Prior to 2010, 48.6 million people in the United States were uninsured. Health insurance companies cherry-picked healthy people for their coverage pools and hospitals were paid on a fee-for-service basis.1 Our healthcare system was essentially designed to profit from sick people. The passage of the Patient Protection and Affordable Care Act (ACA) in 2010 was the turning point.
Among other things, the ACA decreased the number of uninsured individuals by mandating that all people have health insurance (or risk paying a federal tax penalty), that all health insurance companies cover people regardless of their pre-existing conditions, and that all qualifying low-income individuals get coverage under Medicaid if a state decides to expand its Medicaid program.
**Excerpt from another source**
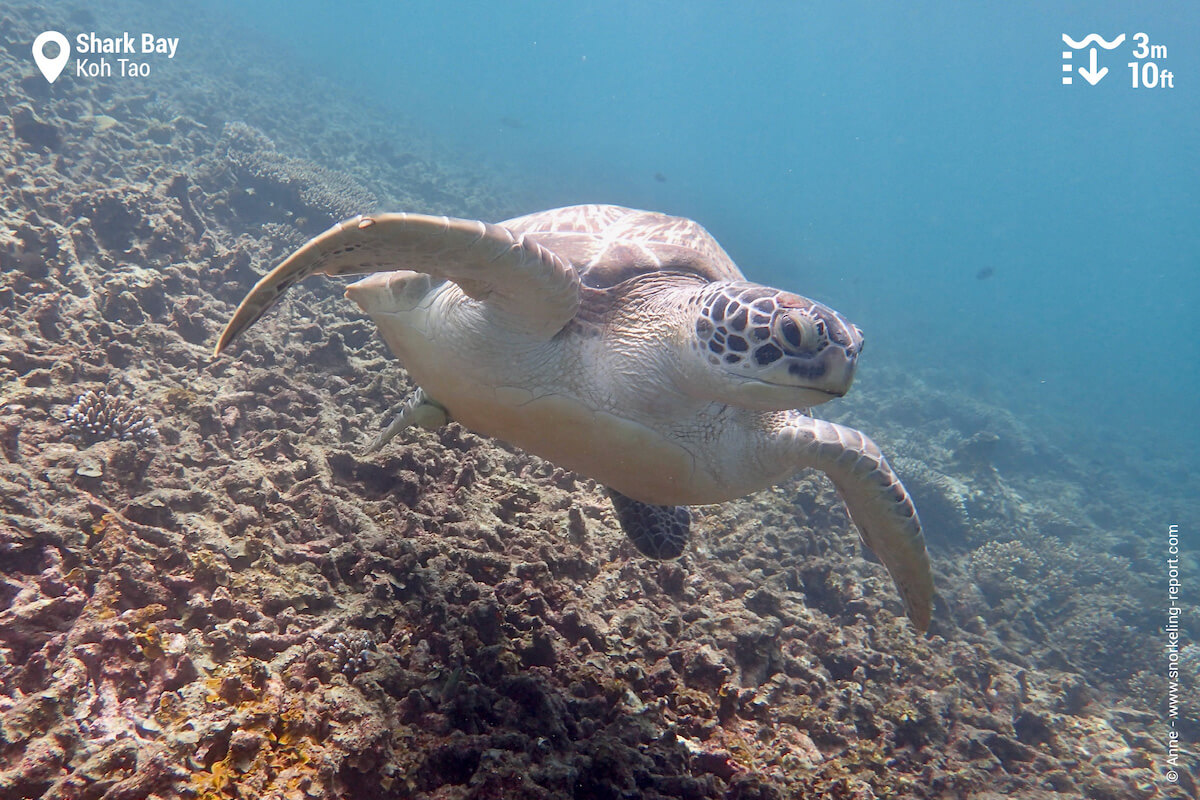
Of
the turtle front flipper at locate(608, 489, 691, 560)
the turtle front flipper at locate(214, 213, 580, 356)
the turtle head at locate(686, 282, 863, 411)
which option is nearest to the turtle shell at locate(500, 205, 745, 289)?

At the hospital level, the ACA also pushed for value-based care metrics through Medicare.2 This meant that hospitals were going to be rewarded for keeping patients in the hospital for fewer days, meeting care benchmarks (e.g. ensuring that at least 90 percent of patients were asked about and referred to a place to get the flu vaccination), and reducing readmissions rather than getting paid more for keeping patients at the hospital for a greater number of days.
The ACA created a shift in the healthcare paradigm and effectively launched a population health movement as a way for hospitals and clinicians to adapt to a new situation where 17 million more people gained coverage and reimbursement was based on keeping them healthier and out of the hospital. Population health is an approach to improving the health outcomes for an entire group of people. The key to maintaining good population health is to reduce health disparities through addressing the economic and social conditions (income, education, food insecurity, unemployment, etc.,) that influence health.3 Perhaps the most influential social determinant is housing, and hospitals are beginning to take notice.
In 2013, the University of Vermont Medical Center (UVMC) partnered with Champlain Housing Trust (CHT) to purchase and operate a motel. The motel included space for various service providers including case managers. Homeless patients who were identified as “frequent flyers” to the hospital were cared for at the motel until they were well enough to get back on their feet. The hospital calculated that it was saving $10,000 per patient as emergency room visits and readmissions dropped. Since then, UVMC and CHT renovated two additional motels, one of which has a small number of apartments that are dedicated to patients with chronic illnesses.4 Through these efforts, all the patients have primary care providers and many have begun seeking employment. Similarly, the Boston Medical Center (BMC) has been providing funds to local supportive housing initiatives.5
Hospitals are not the only groups getting involved. The health insurer Health Partners in Minnesota identified neighborhoods that had the highest frequency of hospital admissions, and sent community health workers to educate the residents about their healthcare options. In Arizona, the health insurer United Healthcare partnered with a community development group known as Chicanos Por La Causa to rehabilitate a 500-unit building to be used for mixed-income housing.4
These organizations have to contend with multiple issues such as finances and privacy. Moreover, many of the organizations started with the mindset that they would address their own covered population or their own patients in order to see the direct benefits. It was difficult, however, to parse out those populations within a neighborhood and they started providing the housing services to people who were not covered through them. They began to understand that positive health outcomes of the population can have more than just a financial impact, it can have a social return on investment. This means that hospitals were moving from calculating financial input and output to determine the worthiness of an investment to calculating outcomes (i.e., improved quality of life, larger tax base, more working people) and the overall impact. The idea was so potent that in 2017, the American Hospital Association (AHA) included a report about the active role that hospitals should play in regard to housing.6
For the past few years, health insurance premiums have been rising at different rates throughout the country, leading to feelings of frustration among many people. As a result, the current administration has been focused on reducing premiums through any means necessary.7 This includes alternate health insurance plans that would not be required to follow the standards set forth by the ACA such as the coverage of essential benefits and pre-existing conditions. By removing the core measures that allowed the ACA to expand the consumer base of insured people, the population health model may begin to fall apart as people lose coverage and hospitals will once again be incentivized to only care for their patients.
Priya Vedula is a health policy analyst at the Institute for Health Policy and Leadership. Her work involves examining health policies and regulations with a focus on oral health, mental/behavioral health, and hunger. She received her Master of Public Health degree from Columbia University.